Sunday, December 5, 2010

When Corrections Don't Count | Media | Chicago Reader

Years ago, in another job, I reported something wrong. Awkwardly, litigably wrong. The editor who could have asked for my resignation told me to write a correction. I poured my heart into it. I owned my crime and marveled at the enormity of my misjudgment. The editor gagged at this cry from the heart and told me to start over. Keep it to a short paragraph, he said. This is a newspaper, not a confessional.

That was a different era, before newspapers came to embrace the daily confessional as good business. But the art of the correction still emphasizes taciturnity, nonchalance, and a knack for belaboring the inconsequential while downplaying everything significantly objectionable about your product.

Rich Miller, proprietor of capitolfax.com, wrote an impressive skinback on his website November 18. "Oops," it began.

Miller continued, "I have a general rule of trying to avoid believing what John Kass says without double- and even triple-checking his alleged facts. I broke that rule today. My bad. Sorry."

Miller was coming clean but blaming Kass. A nice performance.
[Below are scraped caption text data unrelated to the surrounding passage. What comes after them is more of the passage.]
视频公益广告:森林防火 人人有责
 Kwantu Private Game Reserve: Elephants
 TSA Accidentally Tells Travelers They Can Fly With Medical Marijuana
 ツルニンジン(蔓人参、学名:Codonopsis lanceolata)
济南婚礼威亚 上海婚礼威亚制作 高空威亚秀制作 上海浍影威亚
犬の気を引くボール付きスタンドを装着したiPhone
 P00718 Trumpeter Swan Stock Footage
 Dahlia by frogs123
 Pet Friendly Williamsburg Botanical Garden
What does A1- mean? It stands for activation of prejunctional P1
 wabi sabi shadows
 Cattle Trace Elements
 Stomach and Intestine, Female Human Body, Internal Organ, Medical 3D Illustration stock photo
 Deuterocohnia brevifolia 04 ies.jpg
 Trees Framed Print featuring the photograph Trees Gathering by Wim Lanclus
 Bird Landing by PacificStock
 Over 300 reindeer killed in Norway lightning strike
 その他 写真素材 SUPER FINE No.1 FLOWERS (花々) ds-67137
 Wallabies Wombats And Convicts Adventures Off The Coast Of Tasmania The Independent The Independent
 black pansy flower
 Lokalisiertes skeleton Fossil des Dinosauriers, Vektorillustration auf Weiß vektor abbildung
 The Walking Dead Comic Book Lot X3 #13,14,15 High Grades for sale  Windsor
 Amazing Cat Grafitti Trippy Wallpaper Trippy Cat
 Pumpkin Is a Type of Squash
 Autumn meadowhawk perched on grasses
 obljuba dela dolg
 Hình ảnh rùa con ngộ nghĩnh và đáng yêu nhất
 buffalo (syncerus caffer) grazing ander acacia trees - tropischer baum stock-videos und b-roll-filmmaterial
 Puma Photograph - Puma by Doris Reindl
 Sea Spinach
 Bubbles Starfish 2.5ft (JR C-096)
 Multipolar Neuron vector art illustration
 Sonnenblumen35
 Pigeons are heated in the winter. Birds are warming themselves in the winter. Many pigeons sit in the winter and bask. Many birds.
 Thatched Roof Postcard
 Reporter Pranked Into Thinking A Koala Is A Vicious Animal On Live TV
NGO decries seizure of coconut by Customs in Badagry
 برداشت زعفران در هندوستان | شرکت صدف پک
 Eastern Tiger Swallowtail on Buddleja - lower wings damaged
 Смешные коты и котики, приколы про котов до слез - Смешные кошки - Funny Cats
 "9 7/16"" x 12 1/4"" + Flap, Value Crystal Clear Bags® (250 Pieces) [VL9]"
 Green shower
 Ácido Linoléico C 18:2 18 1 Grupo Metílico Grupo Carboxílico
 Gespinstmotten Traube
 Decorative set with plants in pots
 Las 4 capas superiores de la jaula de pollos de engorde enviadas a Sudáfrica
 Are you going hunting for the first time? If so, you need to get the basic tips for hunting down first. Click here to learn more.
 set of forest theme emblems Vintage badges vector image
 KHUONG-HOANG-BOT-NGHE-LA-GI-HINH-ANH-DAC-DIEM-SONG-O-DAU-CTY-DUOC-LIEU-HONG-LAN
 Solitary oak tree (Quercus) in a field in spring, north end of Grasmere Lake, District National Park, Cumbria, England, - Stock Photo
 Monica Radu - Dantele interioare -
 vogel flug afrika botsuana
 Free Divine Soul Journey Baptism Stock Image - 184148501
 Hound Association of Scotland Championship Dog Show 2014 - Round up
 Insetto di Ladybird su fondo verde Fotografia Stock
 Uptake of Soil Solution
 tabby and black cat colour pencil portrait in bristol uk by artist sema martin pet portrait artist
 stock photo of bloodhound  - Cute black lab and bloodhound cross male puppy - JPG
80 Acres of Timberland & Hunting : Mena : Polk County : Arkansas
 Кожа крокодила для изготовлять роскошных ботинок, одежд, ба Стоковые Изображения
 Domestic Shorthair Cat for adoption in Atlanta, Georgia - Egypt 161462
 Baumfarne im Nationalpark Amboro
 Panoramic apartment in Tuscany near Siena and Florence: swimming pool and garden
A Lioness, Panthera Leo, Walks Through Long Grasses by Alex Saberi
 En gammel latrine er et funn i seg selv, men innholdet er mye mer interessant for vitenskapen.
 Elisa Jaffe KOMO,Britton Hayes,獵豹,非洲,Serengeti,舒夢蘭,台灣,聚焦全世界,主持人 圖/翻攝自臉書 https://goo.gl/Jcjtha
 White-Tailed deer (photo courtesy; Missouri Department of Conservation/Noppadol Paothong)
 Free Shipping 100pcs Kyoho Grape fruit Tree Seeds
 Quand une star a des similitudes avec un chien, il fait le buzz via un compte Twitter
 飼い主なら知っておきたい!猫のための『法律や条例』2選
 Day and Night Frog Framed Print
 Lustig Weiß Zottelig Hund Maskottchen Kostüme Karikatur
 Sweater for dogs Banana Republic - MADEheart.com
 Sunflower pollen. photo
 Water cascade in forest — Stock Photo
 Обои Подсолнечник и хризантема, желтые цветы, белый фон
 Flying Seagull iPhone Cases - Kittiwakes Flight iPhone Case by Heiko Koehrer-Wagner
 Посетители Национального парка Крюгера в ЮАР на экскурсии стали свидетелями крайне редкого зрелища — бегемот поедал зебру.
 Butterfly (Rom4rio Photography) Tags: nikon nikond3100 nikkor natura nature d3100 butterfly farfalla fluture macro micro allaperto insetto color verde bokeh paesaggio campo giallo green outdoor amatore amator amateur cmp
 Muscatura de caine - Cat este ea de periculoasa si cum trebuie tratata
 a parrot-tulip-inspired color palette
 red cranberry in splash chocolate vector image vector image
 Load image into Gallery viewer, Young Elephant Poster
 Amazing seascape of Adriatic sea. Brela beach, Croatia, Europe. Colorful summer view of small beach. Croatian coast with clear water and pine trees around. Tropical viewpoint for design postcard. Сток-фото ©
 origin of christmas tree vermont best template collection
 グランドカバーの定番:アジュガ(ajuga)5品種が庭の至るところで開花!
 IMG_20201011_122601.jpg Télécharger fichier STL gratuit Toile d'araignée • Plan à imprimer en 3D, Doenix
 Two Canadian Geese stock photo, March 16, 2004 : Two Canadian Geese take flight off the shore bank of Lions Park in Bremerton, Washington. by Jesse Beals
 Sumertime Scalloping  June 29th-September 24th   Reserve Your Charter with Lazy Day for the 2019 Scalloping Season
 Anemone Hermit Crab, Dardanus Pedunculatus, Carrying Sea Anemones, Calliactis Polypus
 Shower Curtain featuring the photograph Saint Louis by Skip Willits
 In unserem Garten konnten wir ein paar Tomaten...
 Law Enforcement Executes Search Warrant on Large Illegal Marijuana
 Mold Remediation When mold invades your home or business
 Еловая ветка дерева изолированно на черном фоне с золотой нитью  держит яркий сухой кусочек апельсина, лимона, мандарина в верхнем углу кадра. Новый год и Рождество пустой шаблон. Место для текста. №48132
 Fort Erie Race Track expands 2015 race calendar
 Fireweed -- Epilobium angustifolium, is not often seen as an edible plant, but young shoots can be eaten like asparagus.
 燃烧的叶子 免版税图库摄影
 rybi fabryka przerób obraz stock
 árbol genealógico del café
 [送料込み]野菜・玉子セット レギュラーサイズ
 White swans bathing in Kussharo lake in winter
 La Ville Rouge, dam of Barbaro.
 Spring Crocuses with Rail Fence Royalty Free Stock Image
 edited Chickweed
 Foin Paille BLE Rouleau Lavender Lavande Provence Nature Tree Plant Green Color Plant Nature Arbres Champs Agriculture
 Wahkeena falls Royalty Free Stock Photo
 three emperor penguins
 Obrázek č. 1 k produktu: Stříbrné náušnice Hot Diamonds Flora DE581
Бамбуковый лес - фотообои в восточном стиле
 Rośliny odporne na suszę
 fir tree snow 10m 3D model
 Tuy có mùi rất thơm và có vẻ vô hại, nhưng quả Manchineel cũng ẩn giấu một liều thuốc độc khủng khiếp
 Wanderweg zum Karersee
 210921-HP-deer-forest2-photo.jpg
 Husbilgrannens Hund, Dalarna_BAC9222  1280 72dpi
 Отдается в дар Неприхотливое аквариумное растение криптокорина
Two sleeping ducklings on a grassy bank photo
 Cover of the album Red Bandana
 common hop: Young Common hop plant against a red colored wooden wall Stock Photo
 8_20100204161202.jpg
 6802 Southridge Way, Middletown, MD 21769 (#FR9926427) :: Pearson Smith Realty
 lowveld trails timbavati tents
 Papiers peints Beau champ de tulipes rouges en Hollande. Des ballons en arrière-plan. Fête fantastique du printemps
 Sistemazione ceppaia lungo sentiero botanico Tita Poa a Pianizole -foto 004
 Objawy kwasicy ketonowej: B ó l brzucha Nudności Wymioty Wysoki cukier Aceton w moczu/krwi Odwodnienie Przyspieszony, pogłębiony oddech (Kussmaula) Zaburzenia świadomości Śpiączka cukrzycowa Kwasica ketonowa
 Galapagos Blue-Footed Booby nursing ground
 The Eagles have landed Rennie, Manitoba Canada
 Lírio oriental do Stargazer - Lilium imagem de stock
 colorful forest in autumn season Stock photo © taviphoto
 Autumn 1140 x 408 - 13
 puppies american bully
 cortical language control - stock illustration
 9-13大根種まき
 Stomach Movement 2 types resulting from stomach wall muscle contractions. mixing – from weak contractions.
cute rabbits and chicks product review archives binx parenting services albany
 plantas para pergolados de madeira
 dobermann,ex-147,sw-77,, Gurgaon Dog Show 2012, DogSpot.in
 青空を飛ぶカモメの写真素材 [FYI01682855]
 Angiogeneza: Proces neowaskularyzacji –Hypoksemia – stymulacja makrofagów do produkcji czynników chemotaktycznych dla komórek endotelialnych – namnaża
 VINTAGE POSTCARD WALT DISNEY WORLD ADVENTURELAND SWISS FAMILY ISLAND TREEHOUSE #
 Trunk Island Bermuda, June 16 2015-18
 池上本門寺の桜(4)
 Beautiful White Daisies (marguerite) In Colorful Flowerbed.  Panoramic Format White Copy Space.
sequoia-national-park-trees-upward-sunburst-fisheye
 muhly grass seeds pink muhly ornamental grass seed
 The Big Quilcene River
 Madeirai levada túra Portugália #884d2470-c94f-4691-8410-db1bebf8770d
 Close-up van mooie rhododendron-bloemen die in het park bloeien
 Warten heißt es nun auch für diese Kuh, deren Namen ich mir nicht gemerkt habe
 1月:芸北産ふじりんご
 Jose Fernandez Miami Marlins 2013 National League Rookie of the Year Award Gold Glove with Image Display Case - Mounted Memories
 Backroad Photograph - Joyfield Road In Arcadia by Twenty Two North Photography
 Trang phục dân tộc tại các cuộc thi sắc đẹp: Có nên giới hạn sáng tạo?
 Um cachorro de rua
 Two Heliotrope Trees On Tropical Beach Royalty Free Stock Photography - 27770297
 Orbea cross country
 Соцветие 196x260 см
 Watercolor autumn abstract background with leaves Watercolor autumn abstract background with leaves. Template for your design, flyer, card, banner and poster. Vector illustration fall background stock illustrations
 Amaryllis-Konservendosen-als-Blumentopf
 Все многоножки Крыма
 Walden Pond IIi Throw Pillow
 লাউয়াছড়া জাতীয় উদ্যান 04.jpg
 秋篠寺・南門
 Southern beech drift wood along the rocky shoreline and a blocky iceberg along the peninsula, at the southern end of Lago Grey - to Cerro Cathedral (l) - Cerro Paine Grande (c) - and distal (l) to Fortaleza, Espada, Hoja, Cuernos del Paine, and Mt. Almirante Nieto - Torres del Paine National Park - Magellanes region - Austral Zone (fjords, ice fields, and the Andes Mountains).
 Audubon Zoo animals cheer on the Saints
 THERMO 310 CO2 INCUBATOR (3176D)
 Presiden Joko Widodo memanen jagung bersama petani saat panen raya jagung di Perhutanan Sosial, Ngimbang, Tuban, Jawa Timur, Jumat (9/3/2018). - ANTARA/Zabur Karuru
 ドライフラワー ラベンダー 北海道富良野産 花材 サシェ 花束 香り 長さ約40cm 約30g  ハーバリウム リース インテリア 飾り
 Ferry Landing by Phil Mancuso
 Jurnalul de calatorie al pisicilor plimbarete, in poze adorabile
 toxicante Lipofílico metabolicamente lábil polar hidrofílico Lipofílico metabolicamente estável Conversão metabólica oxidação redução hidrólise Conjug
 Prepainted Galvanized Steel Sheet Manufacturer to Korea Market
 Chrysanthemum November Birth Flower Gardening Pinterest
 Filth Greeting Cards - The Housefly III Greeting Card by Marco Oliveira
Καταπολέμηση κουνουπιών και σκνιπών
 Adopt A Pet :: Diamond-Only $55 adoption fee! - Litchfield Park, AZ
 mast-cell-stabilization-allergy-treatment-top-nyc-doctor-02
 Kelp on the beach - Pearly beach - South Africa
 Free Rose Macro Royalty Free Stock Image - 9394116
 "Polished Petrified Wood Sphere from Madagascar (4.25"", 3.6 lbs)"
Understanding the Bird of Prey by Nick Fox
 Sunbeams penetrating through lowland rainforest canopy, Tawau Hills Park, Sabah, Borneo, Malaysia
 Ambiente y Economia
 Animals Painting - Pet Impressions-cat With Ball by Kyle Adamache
What Miller had done in his blog a few hours earlier had been to call Kass's column of the day before "the talk of the town" and report that it cast "serious doubt" on whether Rahm Emanuel was a legal voter in Chicago. Miller explained, "The reason this is so important is any irregularities in Emanuel's voter registration could very well undermine his qualifications to run for office."

A mot juste Kass could not get enough of had turned Miller's head. Kass's column had begun: "Chicago mayoral candidate Rahm Emanuel was twice purged from the city voter rolls in the last 13 months but was reinstated by election officials, who allowed him to vote absentee in the February primary even though he did not live at his North Side address."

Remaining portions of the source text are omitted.